_Task details:_ Extract the final stretch of the data: the line that contains "Examining the photo" and every line after it, unaltered, and no other lines.

_Records to process:_

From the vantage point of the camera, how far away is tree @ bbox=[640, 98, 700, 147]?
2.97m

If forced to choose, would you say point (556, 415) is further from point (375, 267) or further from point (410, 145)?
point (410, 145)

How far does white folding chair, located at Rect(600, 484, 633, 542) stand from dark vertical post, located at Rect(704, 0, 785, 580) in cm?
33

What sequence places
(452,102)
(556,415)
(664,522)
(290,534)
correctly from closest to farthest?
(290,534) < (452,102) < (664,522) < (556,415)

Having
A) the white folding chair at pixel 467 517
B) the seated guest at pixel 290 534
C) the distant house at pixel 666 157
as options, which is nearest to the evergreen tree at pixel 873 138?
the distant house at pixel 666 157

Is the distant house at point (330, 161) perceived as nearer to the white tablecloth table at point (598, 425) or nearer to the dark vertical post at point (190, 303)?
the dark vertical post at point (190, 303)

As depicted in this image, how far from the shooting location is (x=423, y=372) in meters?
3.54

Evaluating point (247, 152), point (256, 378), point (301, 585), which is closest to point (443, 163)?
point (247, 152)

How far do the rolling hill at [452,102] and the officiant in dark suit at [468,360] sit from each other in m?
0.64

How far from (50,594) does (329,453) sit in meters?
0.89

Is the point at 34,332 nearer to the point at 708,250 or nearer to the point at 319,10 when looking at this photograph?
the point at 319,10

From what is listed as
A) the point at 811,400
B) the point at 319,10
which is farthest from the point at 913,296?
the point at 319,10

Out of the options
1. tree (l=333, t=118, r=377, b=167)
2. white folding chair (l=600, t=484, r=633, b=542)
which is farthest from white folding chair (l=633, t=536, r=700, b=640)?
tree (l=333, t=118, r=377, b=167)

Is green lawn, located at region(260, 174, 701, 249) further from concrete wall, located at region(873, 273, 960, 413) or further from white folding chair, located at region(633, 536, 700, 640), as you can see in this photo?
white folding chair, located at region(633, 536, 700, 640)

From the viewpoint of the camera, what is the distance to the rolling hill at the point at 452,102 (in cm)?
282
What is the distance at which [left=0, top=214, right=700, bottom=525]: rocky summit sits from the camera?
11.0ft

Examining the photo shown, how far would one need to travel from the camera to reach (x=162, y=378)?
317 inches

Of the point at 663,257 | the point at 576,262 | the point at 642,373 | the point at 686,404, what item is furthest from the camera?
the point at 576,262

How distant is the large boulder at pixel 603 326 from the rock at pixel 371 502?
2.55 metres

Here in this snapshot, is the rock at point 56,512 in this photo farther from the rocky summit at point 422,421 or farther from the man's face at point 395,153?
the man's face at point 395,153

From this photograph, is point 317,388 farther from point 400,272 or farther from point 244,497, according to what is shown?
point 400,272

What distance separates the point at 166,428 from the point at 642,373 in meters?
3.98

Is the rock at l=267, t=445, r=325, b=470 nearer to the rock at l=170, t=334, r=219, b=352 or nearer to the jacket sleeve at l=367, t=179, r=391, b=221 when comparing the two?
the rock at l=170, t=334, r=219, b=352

_Written solution:_
Examining the photo shown, how far would one need to travel from the camera to reach (x=162, y=378)?
317 inches

Of the point at 663,257 | the point at 576,262 | the point at 642,373 | the point at 686,404, what item is furthest from the camera?
the point at 576,262

How distant is the large boulder at pixel 603 326 from the rock at pixel 371 502?
2.55 metres

Here in this snapshot, is the rock at point 56,512 in this photo farther from the rocky summit at point 422,421 or farther from the man's face at point 395,153?
the man's face at point 395,153

From this photograph, is point 317,388 farther from point 400,272 or farther from point 244,497, according to what is shown?
point 400,272

What distance separates the point at 166,428 from the point at 642,373 in meters?
3.98

Is the rock at l=267, t=445, r=325, b=470 nearer to the rock at l=170, t=334, r=219, b=352 or nearer to the jacket sleeve at l=367, t=179, r=391, b=221 when comparing the two?
the rock at l=170, t=334, r=219, b=352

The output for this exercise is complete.